→ Available data:
◇ ◇ ◇ ◇ ◇

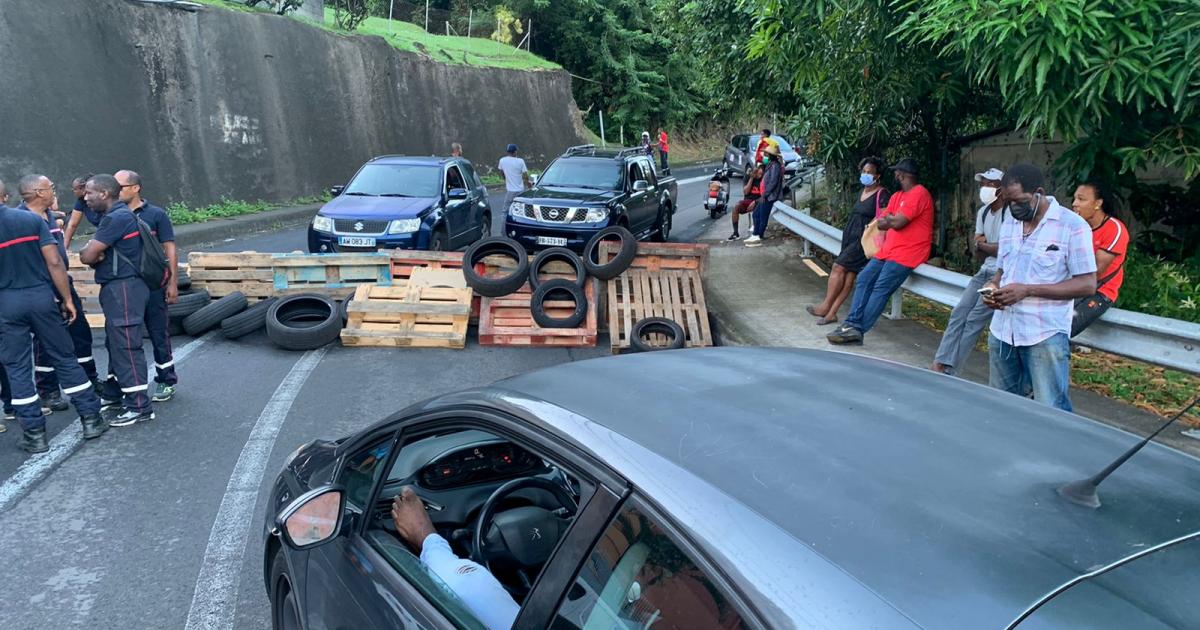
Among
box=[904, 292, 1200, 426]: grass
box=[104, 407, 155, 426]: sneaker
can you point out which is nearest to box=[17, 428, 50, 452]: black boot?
box=[104, 407, 155, 426]: sneaker

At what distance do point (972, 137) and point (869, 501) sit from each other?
11.0 meters

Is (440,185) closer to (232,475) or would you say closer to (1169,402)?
(232,475)

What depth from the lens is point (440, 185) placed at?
1262 centimetres

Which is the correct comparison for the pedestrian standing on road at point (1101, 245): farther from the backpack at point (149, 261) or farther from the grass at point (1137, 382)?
the backpack at point (149, 261)

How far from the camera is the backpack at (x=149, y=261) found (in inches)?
253

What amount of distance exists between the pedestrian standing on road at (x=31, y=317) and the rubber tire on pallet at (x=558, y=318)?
14.5 ft

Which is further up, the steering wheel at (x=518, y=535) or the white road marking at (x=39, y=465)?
the steering wheel at (x=518, y=535)

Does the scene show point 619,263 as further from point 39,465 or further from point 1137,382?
point 39,465

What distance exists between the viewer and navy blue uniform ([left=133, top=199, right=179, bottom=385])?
22.3 feet

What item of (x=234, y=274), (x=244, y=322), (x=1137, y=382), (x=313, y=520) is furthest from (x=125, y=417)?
(x=1137, y=382)

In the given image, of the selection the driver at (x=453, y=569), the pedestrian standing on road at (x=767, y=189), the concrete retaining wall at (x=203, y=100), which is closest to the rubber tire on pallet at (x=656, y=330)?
the driver at (x=453, y=569)

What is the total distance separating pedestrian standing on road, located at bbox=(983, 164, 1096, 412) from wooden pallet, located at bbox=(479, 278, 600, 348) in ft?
15.6

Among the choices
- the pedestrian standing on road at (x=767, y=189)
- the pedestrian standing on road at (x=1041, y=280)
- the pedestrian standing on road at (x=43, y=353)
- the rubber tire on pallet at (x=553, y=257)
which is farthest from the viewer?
the pedestrian standing on road at (x=767, y=189)

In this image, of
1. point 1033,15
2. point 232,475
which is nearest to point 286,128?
point 232,475
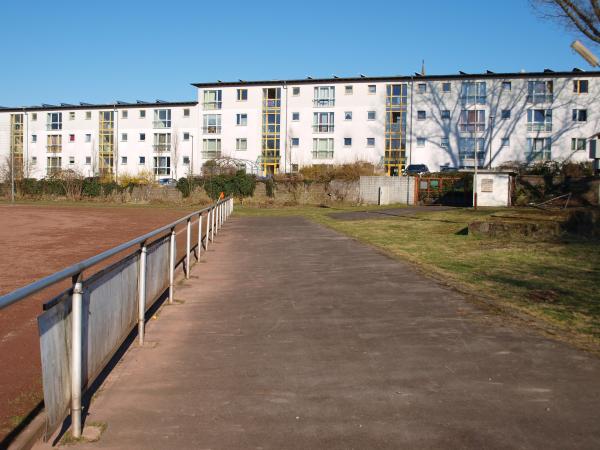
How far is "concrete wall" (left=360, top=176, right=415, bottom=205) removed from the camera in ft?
145

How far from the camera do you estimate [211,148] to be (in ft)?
221

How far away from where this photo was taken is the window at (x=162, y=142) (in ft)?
230

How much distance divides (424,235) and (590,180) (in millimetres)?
18510

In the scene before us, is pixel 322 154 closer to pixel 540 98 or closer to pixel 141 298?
pixel 540 98

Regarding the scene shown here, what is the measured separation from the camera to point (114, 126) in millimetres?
72688

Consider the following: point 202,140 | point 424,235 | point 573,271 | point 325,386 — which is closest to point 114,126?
point 202,140

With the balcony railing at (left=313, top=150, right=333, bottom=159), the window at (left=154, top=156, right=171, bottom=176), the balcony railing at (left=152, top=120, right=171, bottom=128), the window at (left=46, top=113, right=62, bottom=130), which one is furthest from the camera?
the window at (left=46, top=113, right=62, bottom=130)

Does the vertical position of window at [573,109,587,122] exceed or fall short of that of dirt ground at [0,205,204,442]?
it exceeds it

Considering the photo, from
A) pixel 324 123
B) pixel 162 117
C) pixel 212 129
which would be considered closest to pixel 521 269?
pixel 324 123

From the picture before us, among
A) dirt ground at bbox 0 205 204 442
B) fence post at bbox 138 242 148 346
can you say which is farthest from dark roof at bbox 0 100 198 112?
fence post at bbox 138 242 148 346

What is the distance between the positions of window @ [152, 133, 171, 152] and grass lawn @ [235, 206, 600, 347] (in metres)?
53.1

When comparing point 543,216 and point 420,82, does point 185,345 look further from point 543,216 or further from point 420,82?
point 420,82

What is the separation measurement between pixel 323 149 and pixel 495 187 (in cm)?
2918

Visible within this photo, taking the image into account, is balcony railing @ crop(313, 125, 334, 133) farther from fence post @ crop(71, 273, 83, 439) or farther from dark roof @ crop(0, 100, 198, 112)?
fence post @ crop(71, 273, 83, 439)
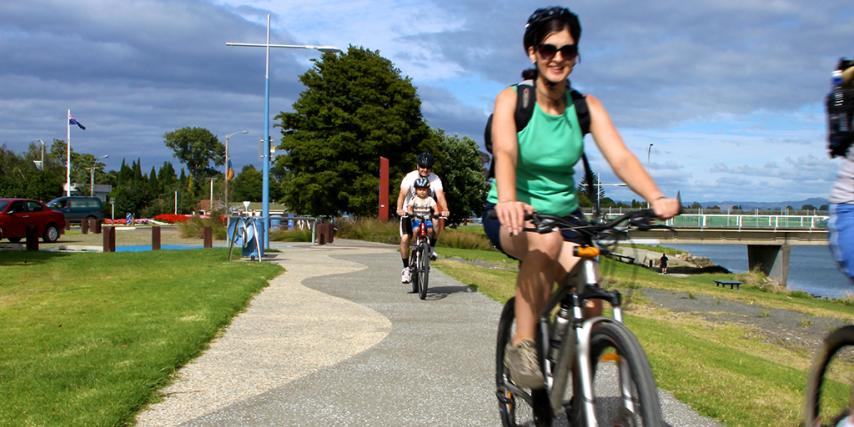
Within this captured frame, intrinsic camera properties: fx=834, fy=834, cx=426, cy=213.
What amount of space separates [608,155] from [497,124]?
0.48 meters

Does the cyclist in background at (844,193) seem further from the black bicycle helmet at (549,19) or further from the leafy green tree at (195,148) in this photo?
the leafy green tree at (195,148)

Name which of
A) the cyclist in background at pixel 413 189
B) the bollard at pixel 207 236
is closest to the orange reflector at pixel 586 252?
the cyclist in background at pixel 413 189

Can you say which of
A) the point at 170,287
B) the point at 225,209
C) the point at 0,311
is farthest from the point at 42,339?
the point at 225,209

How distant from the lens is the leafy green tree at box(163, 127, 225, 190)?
15425cm

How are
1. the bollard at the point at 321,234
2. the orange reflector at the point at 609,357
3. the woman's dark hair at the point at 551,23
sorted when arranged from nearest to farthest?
the orange reflector at the point at 609,357, the woman's dark hair at the point at 551,23, the bollard at the point at 321,234

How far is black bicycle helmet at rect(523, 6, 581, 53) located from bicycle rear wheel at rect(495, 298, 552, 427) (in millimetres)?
1184

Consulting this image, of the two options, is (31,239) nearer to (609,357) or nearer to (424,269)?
(424,269)

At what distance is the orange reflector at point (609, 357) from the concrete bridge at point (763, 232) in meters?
63.0

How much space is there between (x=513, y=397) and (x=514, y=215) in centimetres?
142

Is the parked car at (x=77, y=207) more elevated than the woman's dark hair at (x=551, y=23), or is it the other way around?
the woman's dark hair at (x=551, y=23)

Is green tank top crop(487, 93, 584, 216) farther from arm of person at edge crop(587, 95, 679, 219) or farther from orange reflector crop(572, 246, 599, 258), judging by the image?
orange reflector crop(572, 246, 599, 258)

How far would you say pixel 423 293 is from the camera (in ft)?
35.5

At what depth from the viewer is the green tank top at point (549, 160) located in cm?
342

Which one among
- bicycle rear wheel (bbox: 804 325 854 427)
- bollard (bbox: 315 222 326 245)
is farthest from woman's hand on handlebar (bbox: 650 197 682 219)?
bollard (bbox: 315 222 326 245)
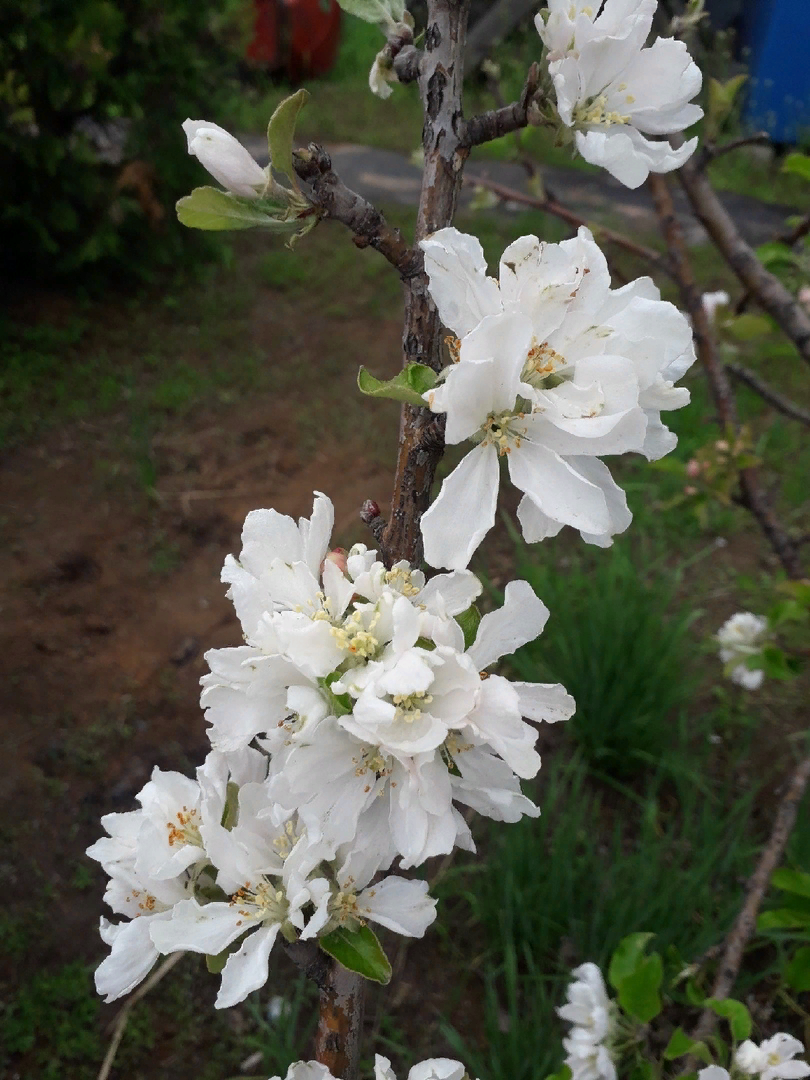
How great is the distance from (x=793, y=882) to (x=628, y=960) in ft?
0.95

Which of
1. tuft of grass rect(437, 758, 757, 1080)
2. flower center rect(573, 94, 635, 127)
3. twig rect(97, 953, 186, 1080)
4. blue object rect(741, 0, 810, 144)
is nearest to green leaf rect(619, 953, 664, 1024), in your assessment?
tuft of grass rect(437, 758, 757, 1080)

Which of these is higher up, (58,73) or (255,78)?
(58,73)

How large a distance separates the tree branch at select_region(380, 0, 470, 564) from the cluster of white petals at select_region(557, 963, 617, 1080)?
101 cm

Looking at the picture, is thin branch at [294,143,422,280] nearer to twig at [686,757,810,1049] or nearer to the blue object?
twig at [686,757,810,1049]

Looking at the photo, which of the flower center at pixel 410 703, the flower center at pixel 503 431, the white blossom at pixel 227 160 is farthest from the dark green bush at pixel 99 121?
the flower center at pixel 410 703

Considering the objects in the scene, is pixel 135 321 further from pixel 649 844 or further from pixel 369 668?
pixel 369 668

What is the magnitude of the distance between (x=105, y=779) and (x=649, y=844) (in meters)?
1.42

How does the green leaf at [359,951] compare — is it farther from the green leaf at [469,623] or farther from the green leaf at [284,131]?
the green leaf at [284,131]

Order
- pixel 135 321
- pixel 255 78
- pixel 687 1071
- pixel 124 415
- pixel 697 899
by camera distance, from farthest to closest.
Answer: pixel 255 78 < pixel 135 321 < pixel 124 415 < pixel 697 899 < pixel 687 1071

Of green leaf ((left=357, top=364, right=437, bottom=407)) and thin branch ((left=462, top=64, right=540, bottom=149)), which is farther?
thin branch ((left=462, top=64, right=540, bottom=149))

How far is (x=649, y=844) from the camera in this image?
6.44ft

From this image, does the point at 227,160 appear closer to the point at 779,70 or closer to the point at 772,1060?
the point at 772,1060

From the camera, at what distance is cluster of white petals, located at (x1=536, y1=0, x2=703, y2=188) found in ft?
2.58

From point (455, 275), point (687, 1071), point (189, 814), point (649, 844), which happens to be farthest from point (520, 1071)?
point (455, 275)
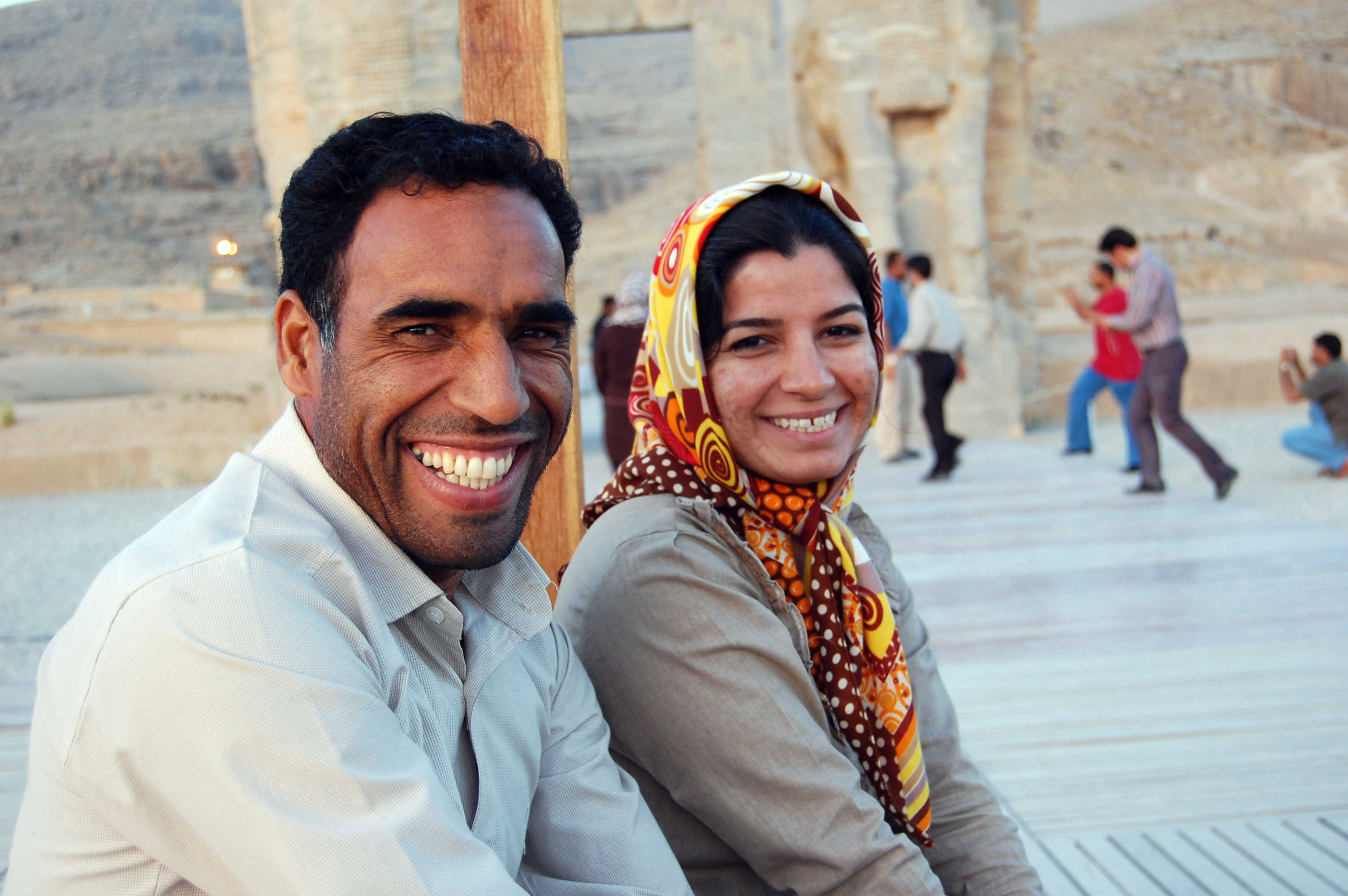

◇ ◇ ◇ ◇ ◇

→ What the exercise asks: Which lines in the listing above contain the word "backpack"? Pick out each one and copy it in full.

→ Answer to the exercise:
Which is the correct comparison for the pedestrian standing on road at point (1101, 245): farther from the backpack at point (149, 261) or farther from the grass at point (1137, 382)?
the backpack at point (149, 261)
How far from the camera is the backpack at (x=149, y=261) found (in inches)?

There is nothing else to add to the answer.